## [Requirement]
Starting at the line containing "When viewed through" and ending at the last line of the entries below, express those lines as a Markdown table with the columns Row and Line. Number each row and leave out blank lines.
--- START OF Supplied data ---
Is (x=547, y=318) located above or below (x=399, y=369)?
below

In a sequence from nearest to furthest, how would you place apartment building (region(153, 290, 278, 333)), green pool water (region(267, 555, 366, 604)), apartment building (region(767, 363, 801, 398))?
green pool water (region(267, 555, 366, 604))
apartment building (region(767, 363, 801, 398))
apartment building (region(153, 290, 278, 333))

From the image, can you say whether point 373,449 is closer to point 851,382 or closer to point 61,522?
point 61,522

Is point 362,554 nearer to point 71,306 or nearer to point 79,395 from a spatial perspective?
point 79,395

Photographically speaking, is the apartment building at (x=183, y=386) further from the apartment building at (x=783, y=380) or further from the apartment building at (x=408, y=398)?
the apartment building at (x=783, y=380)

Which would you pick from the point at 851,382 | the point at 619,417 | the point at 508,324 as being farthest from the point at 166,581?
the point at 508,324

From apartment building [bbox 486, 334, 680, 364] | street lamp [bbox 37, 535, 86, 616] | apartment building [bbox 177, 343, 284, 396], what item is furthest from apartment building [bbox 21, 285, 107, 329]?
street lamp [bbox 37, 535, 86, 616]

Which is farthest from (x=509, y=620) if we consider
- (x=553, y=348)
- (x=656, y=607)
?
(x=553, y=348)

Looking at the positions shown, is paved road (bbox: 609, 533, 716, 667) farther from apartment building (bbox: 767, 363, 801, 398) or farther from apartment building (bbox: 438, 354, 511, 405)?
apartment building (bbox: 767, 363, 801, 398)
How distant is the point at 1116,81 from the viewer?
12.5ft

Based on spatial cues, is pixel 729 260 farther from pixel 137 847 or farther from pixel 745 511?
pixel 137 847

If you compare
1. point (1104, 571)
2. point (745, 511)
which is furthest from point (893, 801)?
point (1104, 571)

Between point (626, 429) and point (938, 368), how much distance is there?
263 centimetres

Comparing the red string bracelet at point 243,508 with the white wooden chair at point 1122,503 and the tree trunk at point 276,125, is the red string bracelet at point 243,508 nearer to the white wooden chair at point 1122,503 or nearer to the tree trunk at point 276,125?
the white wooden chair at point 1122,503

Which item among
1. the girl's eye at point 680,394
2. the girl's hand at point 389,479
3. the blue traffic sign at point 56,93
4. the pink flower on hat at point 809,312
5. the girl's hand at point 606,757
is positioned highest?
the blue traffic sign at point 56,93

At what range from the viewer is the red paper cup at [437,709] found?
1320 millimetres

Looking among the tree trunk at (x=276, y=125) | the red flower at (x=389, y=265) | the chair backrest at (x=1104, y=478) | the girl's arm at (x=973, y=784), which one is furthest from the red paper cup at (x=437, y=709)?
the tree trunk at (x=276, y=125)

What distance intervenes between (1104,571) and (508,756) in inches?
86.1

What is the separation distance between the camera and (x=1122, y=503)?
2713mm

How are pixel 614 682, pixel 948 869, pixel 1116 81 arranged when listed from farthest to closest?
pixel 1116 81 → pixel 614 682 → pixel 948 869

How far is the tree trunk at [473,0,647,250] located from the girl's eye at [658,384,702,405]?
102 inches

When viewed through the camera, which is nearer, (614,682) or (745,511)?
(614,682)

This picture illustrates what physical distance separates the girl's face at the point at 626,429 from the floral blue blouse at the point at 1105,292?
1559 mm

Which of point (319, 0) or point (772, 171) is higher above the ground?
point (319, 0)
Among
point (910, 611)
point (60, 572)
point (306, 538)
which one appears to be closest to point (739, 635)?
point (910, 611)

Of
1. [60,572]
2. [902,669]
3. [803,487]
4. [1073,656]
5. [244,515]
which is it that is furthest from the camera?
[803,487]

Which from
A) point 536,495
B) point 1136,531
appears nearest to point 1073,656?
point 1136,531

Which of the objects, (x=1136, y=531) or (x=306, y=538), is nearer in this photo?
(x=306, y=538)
--- END OF Supplied data ---
## [Answer to the exercise]
| Row | Line |
|---|---|
| 1 | When viewed through the camera, which is nearer, (614,682) or (745,511)? |
| 2 | (614,682) |
| 3 | This picture illustrates what physical distance separates the girl's face at the point at 626,429 from the floral blue blouse at the point at 1105,292? |
| 4 | 1559 mm |
| 5 | Which of point (319, 0) or point (772, 171) is higher above the ground? |
| 6 | point (319, 0) |
| 7 | Among |
| 8 | point (910, 611) |
| 9 | point (60, 572) |
| 10 | point (306, 538) |
| 11 | which one appears to be closest to point (739, 635)? |
| 12 | point (910, 611) |
| 13 | Of |
| 14 | 1. [60,572] |
| 15 | 2. [902,669] |
| 16 | 3. [803,487] |
| 17 | 4. [1073,656] |
| 18 | 5. [244,515] |
| 19 | which is it that is furthest from the camera? |
| 20 | [803,487] |
| 21 | Which from |
| 22 | A) point 536,495 |
| 23 | B) point 1136,531 |
| 24 | appears nearest to point 1073,656? |
| 25 | point 1136,531 |
| 26 | Which of the objects, (x=1136, y=531) or (x=306, y=538), is nearer in this photo? |
| 27 | (x=306, y=538) |